## [EXERCISE BRIEF]
Would you repeat the entries below word for word and omit the pictures?

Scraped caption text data
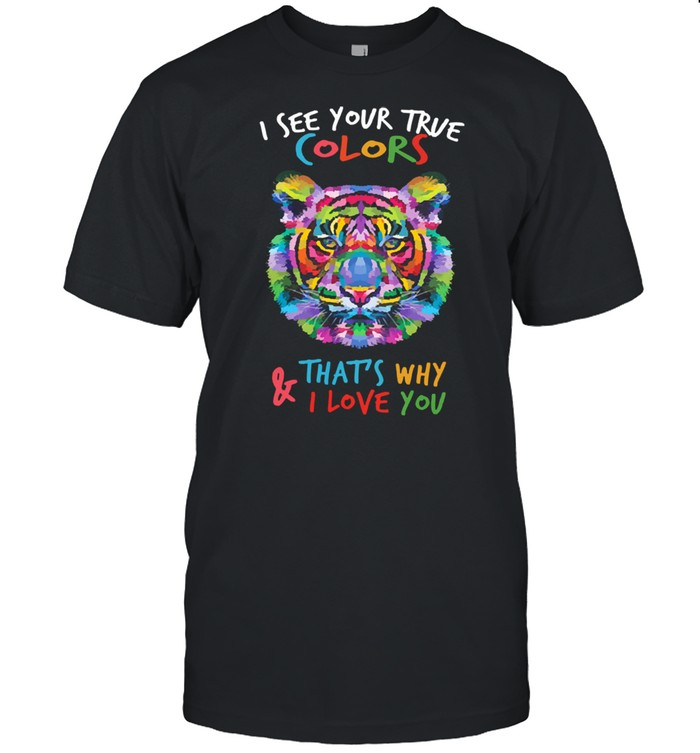 Tiger I see your true colors thats why and love you shirt Classic Men's T-shirt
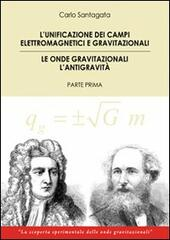The unification of the electromagnetic and gravitational fields. Gravitational waves the antigravity. First part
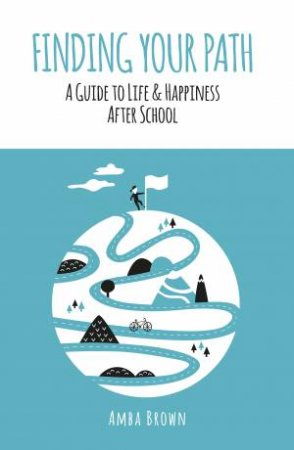 Finding Your Path: A Guide To Life And Happiness After School by Amba Brown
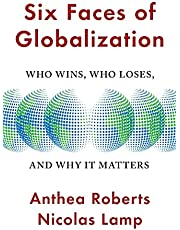 Six Faces of Globalization: Who Wins, Who Loses, and Why It Matters (English Edition)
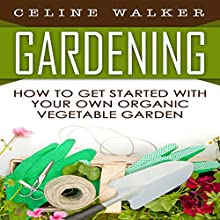 Gardening: How to Get Started with Your Own Organic Vegetable Garden Audiobook by Celine Walker Narrated by Elaine Kellner
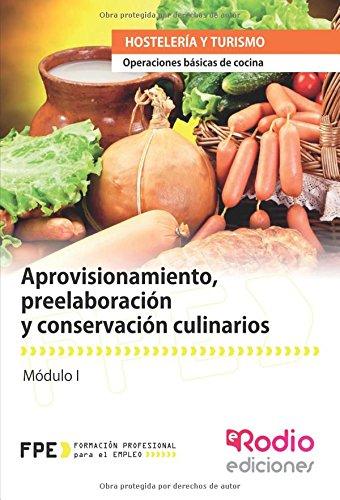 Aprovisionamiento, preelaboración y conservación culinarios. Operaciones básicas de cocina: Operaciones básicas de cocina (Formacion...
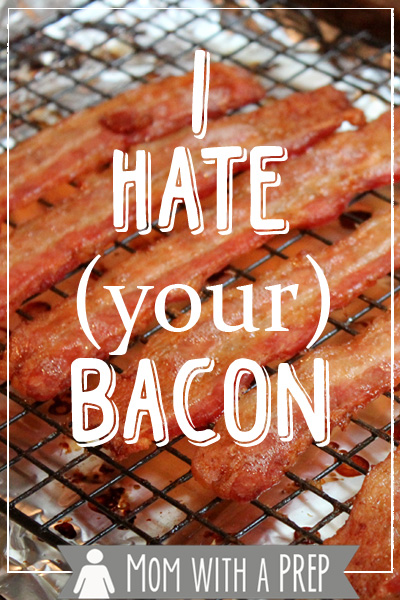 Mom with a PREP | I hate bacon. No, really, I do. Well, it's just your bacon I hate. #prepare4life #bacon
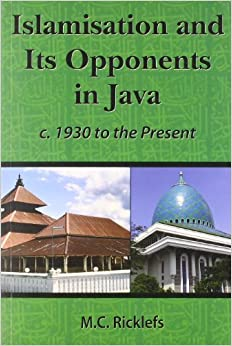 Islamisation And Its Opponents In Java: A Political, Social, Cultural And Religious History, C. 1930 To The Present por M. C. Ricklefs epub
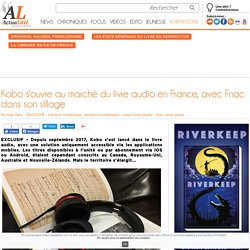 Kobo s'ouvre au marché du livre audio en France, avec Fnac dans son sillage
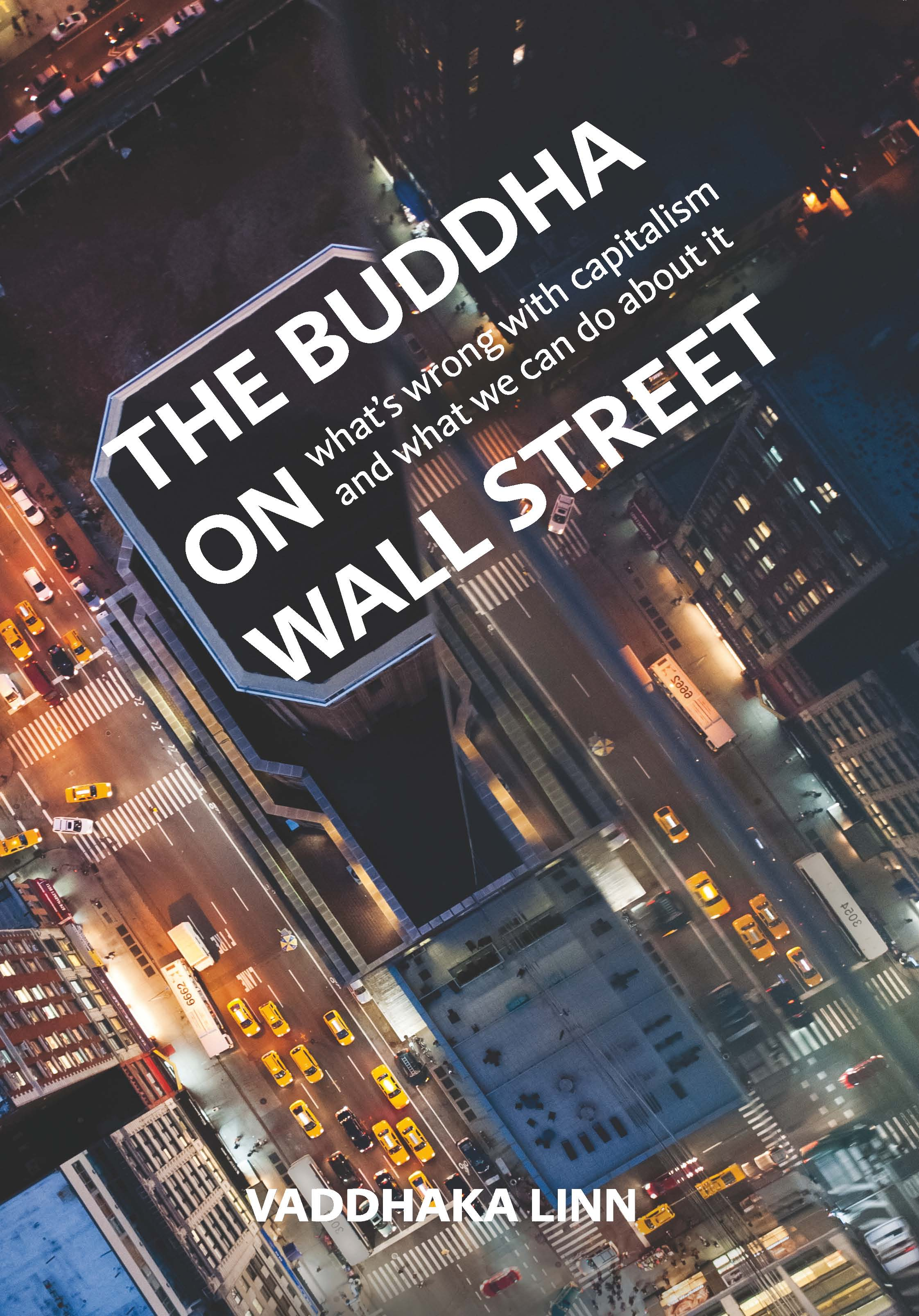 The countdown to the release of The Buddha on Wall Street begins…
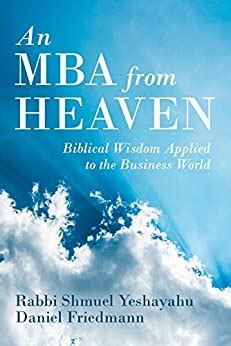An Mba From Heaven Biblical Wisdom Applied To The Business World English Edition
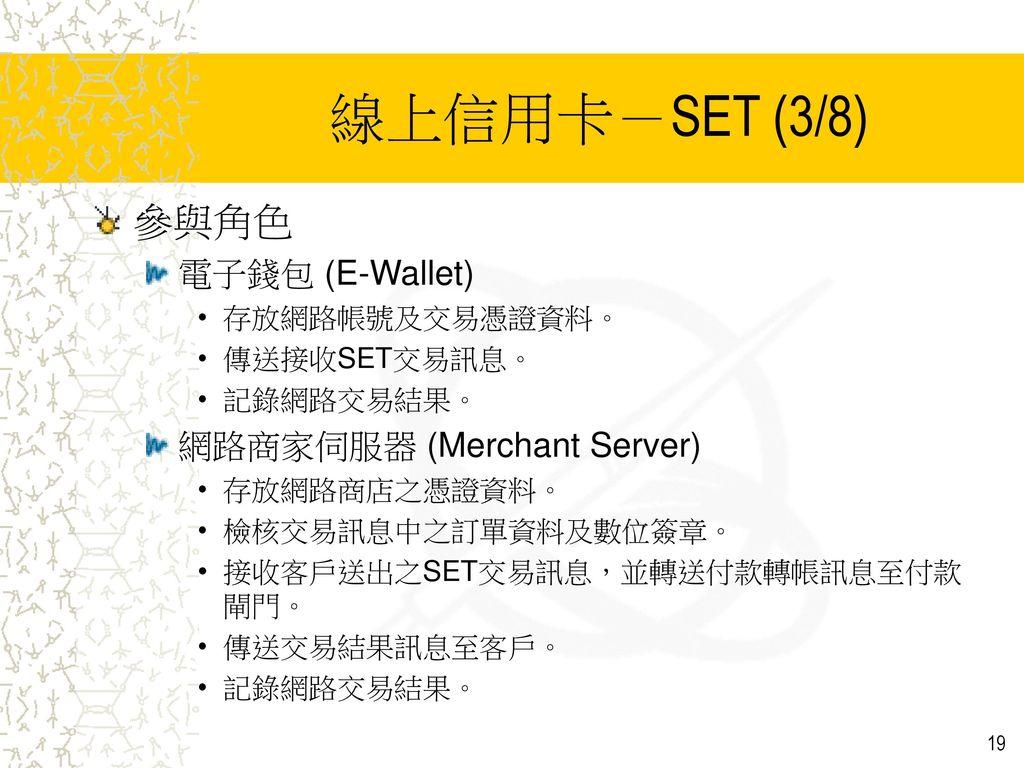 線上信用卡-SET (3/8) 參與角色 電子錢包 (E-Wallet) 網路商家伺服器 (Merchant Server)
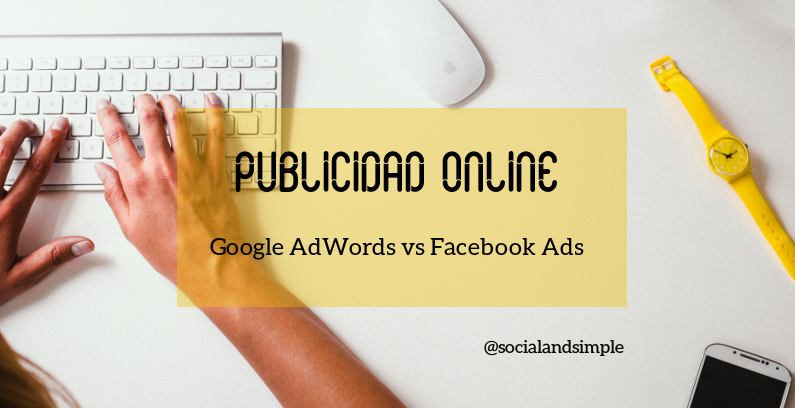 Publicidad Google AdWords vs Facebook Ads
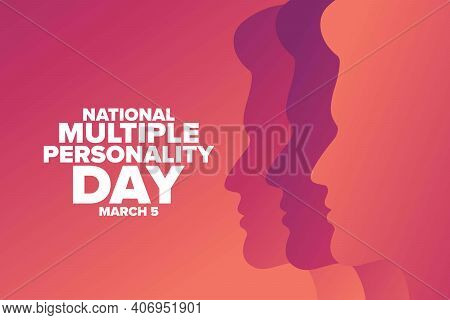 National Multiple Personality Day. March 5. Holiday Concept. Template For Background, Banner, Card,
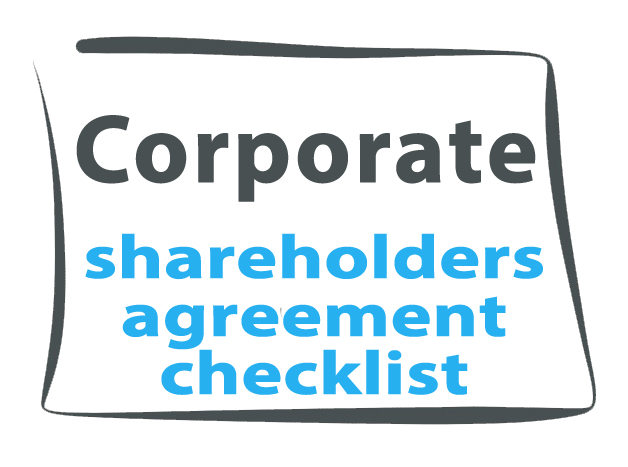 Shareholders Agreement Checklist Corporate Law Blog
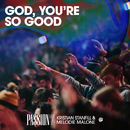 God, You're So Good (Live) (feat. Kristian Stanfill, Melodie Malone)/Passion
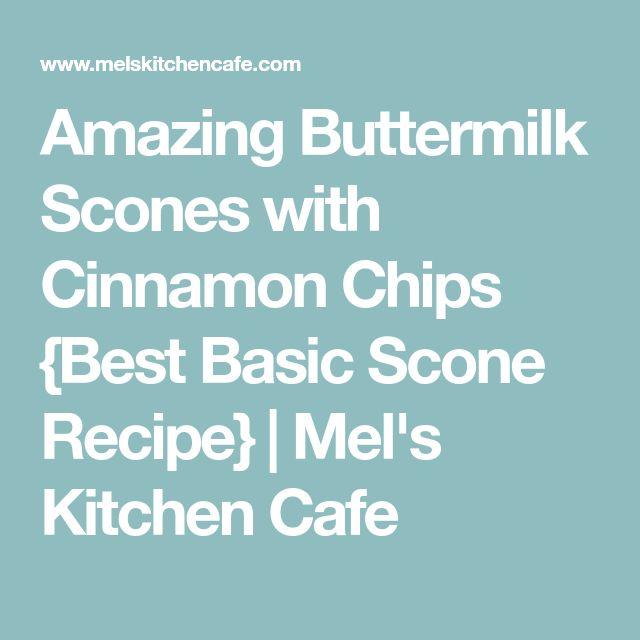 Amazing Buttermilk Scones with Cinnamon Chips {Best Basic Scone Recipe}   Mel's Kitchen Cafe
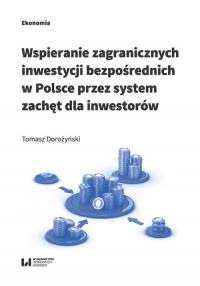 Wspieranie zagranicznych inwestycji bezpośrednich w Polsce przez system zachęt dla inwestorów - Tomasz Dorożyński | mała okładka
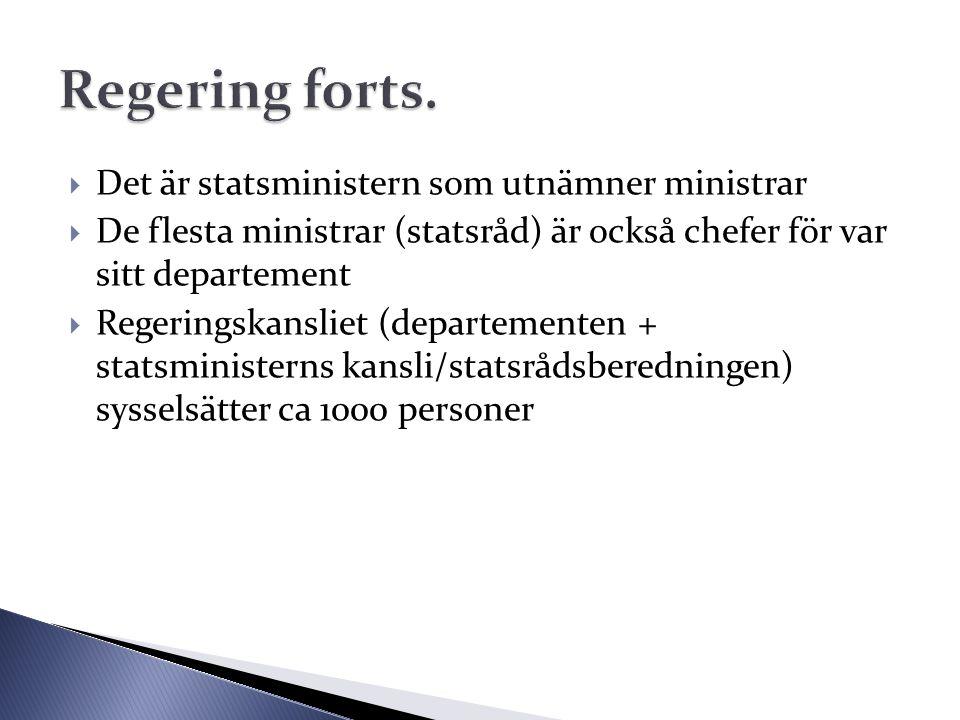  Det är statsministern som utnämner ministrar  De flesta ministrar (statsråd) är också chefer för var sitt departement  Regeringskansliet (departem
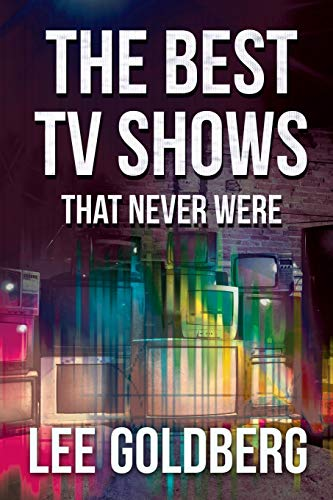 9781511590747: The Best TV Shows That Never Were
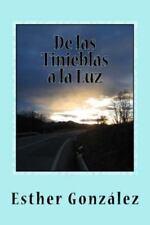 De Las Tinieblas a la Luz : Memorias y Testimonios by Esther Gonzalez (2014,...
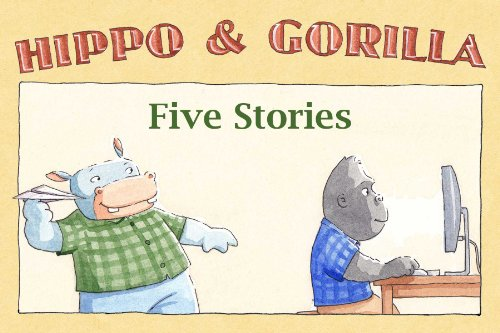 Five Stories (Hippo and Gorilla Book 6)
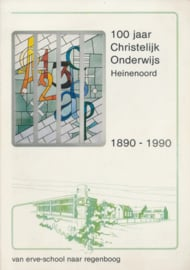 Moerman, Cees-100 jaar Christelijk Onderwijs Heinenoord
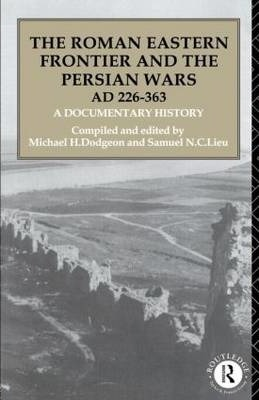 The Roman Eastern Frontier and the Persian Wars (AD 226-363)
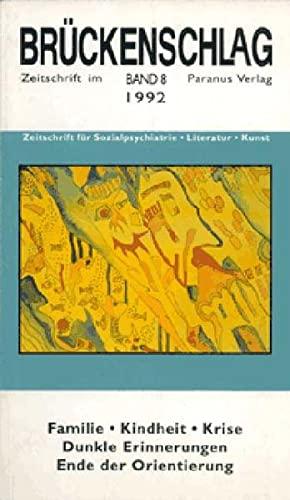 Brückenschlag. Zeitschrift für Sozialpsychiatrie, Literatur, Kunst /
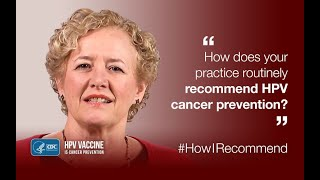 Download Dr. Humiston Discusses How Her Office Routinely Recommends HPV Vaccine Video
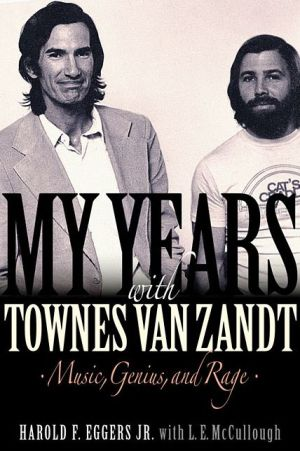 Book My Years with Townes Van Zandt: Music, Genius, and Rage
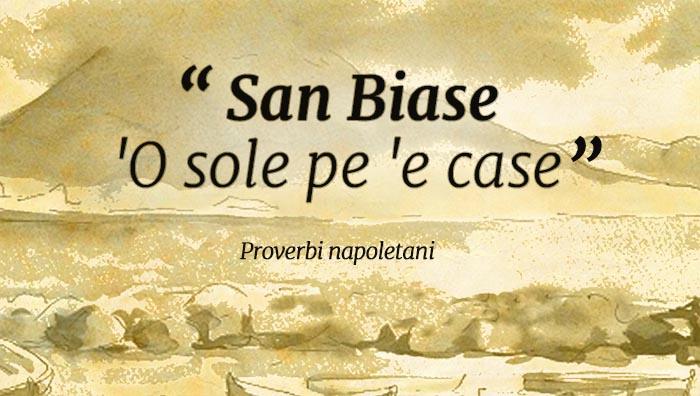"""San Biagio a Napoli e il detto: """"San Biase, 'o sole pe 'e case"""""""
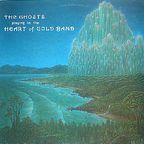 The Ghosts - The Ghosts Playing In The Heart Of Gold Band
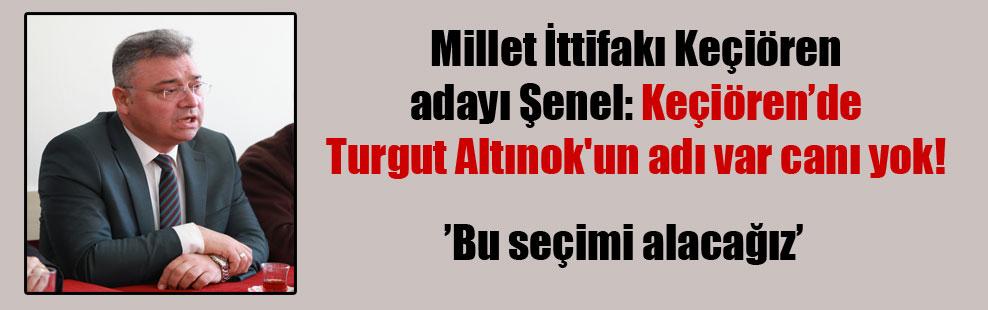 Millet İttifakı Keçiören adayı Şenel: Keçiören'de Turgut Altınok'un adı var canı yok!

## [RESULT FOR THIS TASK]
 Tiger I see your true colors thats why and love you shirt Classic Men's T-shirt
The unification of the electromagnetic and gravitational fields. Gravitational waves the antigravity. First part
 Finding Your Path: A Guide To Life And Happiness After School by Amba Brown
 Six Faces of Globalization: Who Wins, Who Loses, and Why It Matters (English Edition)
 Gardening: How to Get Started with Your Own Organic Vegetable Garden Audiobook by Celine Walker Narrated by Elaine Kellner
 Aprovisionamiento, preelaboración y conservación culinarios. Operaciones básicas de cocina: Operaciones básicas de cocina (Formacion...
 Mom with a PREP | I hate bacon. No, really, I do. Well, it's just your bacon I hate. #prepare4life #bacon
 Islamisation And Its Opponents In Java: A Political, Social, Cultural And Religious History, C. 1930 To The Present por M. C. Ricklefs epub
 Kobo s'ouvre au marché du livre audio en France, avec Fnac dans son sillage
 The countdown to the release of The Buddha on Wall Street begins…
An Mba From Heaven Biblical Wisdom Applied To The Business World English Edition
 線上信用卡-SET (3/8) 參與角色 電子錢包 (E-Wallet) 網路商家伺服器 (Merchant Server)
 Publicidad Google AdWords vs Facebook Ads
 National Multiple Personality Day. March 5. Holiday Concept. Template For Background, Banner, Card,
 Shareholders Agreement Checklist Corporate Law Blog
 God, You're So Good (Live) (feat. Kristian Stanfill, Melodie Malone)/Passion
 Amazing Buttermilk Scones with Cinnamon Chips {Best Basic Scone Recipe}   Mel's Kitchen Cafe
 Wspieranie zagranicznych inwestycji bezpośrednich w Polsce przez system zachęt dla inwestorów - Tomasz Dorożyński | mała okładka
  Det är statsministern som utnämner ministrar  De flesta ministrar (statsråd) är också chefer för var sitt departement  Regeringskansliet (departem
 9781511590747: The Best TV Shows That Never Were
 De Las Tinieblas a la Luz : Memorias y Testimonios by Esther Gonzalez (2014,...
 Five Stories (Hippo and Gorilla Book 6)
 Moerman, Cees-100 jaar Christelijk Onderwijs Heinenoord
 The Roman Eastern Frontier and the Persian Wars (AD 226-363)
 Brückenschlag. Zeitschrift für Sozialpsychiatrie, Literatur, Kunst /
 Download Dr. Humiston Discusses How Her Office Routinely Recommends HPV Vaccine Video
 Book My Years with Townes Van Zandt: Music, Genius, and Rage
"""San Biagio a Napoli e il detto: """"San Biase, 'o sole pe 'e case"""""""
 The Ghosts - The Ghosts Playing In The Heart Of Gold Band
 Millet İttifakı Keçiören adayı Şenel: Keçiören'de Turgut Altınok'un adı var canı yok!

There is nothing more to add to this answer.